Dataset rows
········
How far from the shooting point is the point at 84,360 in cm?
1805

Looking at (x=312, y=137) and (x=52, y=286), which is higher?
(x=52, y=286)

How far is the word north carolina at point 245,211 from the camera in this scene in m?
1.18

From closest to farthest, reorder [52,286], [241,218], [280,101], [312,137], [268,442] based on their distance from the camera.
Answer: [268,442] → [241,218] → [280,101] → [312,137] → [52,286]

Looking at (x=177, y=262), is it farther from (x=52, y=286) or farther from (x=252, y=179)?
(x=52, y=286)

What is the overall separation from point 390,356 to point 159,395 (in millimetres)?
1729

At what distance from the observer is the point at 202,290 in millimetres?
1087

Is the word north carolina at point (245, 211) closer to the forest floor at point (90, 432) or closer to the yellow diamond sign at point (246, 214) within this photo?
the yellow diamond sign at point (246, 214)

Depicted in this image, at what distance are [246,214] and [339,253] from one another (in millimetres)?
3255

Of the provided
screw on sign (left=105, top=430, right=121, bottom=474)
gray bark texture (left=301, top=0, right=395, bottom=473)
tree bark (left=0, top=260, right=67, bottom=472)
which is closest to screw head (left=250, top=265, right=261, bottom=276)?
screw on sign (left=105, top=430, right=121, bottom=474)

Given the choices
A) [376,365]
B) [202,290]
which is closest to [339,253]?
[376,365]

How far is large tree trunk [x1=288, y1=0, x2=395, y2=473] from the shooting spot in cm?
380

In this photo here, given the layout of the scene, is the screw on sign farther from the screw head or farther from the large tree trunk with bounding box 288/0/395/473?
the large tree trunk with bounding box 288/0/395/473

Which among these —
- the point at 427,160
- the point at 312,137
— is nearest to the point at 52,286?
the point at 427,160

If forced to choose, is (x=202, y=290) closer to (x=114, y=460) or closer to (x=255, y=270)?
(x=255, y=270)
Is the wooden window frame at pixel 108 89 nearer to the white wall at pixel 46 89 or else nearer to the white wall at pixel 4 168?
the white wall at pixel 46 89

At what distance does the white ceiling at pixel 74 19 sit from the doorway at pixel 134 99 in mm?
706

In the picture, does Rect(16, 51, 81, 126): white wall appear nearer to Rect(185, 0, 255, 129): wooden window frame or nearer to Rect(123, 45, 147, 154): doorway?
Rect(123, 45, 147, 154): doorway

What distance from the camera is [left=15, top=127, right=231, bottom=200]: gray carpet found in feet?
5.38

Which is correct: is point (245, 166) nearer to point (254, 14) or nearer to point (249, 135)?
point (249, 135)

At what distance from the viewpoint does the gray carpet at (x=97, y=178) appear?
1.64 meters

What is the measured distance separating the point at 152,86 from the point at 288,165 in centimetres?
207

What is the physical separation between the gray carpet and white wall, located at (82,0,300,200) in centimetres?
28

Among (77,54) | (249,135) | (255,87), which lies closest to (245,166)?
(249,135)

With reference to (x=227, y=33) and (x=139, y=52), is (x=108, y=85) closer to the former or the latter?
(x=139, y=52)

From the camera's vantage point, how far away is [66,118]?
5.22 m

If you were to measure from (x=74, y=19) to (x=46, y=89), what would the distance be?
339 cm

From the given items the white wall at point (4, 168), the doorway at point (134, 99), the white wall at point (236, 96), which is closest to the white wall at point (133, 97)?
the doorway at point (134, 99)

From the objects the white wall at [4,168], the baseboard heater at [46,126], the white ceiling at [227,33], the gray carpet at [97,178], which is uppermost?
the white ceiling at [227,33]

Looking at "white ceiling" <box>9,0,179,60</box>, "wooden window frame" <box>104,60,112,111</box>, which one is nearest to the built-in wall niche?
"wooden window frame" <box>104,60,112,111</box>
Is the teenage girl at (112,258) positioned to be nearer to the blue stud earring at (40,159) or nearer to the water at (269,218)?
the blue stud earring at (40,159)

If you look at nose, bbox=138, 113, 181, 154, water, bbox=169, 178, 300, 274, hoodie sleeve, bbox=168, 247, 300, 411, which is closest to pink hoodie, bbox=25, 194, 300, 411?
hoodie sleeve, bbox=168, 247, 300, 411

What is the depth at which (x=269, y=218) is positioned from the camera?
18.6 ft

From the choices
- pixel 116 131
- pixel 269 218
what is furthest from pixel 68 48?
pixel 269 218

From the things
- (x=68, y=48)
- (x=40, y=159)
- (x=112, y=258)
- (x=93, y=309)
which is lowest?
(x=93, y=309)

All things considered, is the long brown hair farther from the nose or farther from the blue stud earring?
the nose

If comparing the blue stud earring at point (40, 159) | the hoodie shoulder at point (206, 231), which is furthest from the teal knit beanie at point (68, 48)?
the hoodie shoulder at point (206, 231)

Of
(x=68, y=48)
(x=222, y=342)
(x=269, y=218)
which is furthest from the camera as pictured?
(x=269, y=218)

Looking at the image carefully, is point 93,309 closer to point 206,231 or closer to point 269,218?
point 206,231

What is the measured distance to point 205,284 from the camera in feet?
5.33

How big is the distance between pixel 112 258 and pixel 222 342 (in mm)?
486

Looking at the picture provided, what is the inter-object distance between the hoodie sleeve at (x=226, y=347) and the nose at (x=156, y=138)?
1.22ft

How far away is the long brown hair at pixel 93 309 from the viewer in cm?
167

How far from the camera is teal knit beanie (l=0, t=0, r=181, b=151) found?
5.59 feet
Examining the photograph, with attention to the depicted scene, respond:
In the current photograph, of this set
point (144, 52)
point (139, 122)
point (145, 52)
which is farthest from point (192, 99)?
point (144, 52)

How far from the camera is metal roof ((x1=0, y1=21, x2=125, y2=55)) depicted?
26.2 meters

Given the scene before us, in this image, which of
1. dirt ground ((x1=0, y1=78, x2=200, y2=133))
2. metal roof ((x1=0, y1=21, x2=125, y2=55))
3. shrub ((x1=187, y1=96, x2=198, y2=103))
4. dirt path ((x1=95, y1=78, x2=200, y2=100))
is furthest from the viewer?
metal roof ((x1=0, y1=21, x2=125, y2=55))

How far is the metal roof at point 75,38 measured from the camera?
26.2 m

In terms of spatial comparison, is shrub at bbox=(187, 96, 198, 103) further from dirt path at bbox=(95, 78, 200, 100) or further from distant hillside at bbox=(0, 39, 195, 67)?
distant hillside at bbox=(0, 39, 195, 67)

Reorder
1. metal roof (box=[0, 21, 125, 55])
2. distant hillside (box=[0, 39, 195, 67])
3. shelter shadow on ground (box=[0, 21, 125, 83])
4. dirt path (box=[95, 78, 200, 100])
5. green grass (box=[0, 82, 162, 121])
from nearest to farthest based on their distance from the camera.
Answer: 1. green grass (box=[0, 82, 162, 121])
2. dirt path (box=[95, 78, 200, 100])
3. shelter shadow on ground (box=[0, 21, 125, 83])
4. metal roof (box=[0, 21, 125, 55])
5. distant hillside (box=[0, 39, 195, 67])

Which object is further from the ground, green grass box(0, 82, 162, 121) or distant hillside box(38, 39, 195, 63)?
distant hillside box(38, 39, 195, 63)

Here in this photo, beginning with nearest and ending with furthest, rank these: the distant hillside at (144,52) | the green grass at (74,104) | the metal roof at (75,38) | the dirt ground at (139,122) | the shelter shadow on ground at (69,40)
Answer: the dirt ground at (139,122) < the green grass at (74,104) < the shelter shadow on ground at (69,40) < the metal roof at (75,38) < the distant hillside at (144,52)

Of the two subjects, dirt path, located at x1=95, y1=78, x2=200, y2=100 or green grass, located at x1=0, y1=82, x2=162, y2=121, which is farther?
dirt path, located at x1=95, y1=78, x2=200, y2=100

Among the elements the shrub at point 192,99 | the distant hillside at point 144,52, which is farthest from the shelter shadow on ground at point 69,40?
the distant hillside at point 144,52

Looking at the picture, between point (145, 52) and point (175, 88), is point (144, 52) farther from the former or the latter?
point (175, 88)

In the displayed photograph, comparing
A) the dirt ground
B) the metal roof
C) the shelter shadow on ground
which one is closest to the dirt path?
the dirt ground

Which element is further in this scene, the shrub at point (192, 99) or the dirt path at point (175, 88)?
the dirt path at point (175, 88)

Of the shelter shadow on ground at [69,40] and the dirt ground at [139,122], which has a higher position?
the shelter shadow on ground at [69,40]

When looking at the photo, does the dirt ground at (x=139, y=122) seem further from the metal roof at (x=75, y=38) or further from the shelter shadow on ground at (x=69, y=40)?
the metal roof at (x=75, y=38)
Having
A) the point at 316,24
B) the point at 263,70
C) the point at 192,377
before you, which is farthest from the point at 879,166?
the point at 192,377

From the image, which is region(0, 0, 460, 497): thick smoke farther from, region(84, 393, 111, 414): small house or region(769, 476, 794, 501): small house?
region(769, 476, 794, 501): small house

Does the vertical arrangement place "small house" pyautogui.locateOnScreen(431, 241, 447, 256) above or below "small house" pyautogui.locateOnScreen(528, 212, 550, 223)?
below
········
◆ **WORK REQUIRED**
Which lines run from the one containing "Among the elements" to the end of the entries above? Quote exactly those, and only those.

◆ **RESULT BELOW**
Among the elements the shrub at point 192,99 | the distant hillside at point 144,52, which is farthest from the shelter shadow on ground at point 69,40?
the distant hillside at point 144,52

Looking at the picture, between point (145, 52) and point (175, 88), is point (144, 52) farther from the former or the latter?
point (175, 88)

In the displayed photograph, comparing
A) the dirt ground
B) the metal roof
C) the shelter shadow on ground
which one is closest to the dirt path?
the dirt ground

Which element is further in this scene, the shrub at point (192, 99) or the dirt path at point (175, 88)?
the dirt path at point (175, 88)

Of the shelter shadow on ground at [69,40] and the dirt ground at [139,122], which has a higher position?
the shelter shadow on ground at [69,40]

When looking at the photo, does the dirt ground at (x=139, y=122) seem further from the metal roof at (x=75, y=38) or further from the shelter shadow on ground at (x=69, y=40)?
the metal roof at (x=75, y=38)
Having
A) the point at 316,24
B) the point at 263,70
C) the point at 192,377
before you, which is farthest from the point at 879,166?
the point at 192,377

From the image, which is region(0, 0, 460, 497): thick smoke farther from, region(84, 393, 111, 414): small house or region(769, 476, 794, 501): small house?
region(769, 476, 794, 501): small house

Does the vertical arrangement place "small house" pyautogui.locateOnScreen(431, 241, 447, 256) above or below "small house" pyautogui.locateOnScreen(528, 212, 550, 223)?
below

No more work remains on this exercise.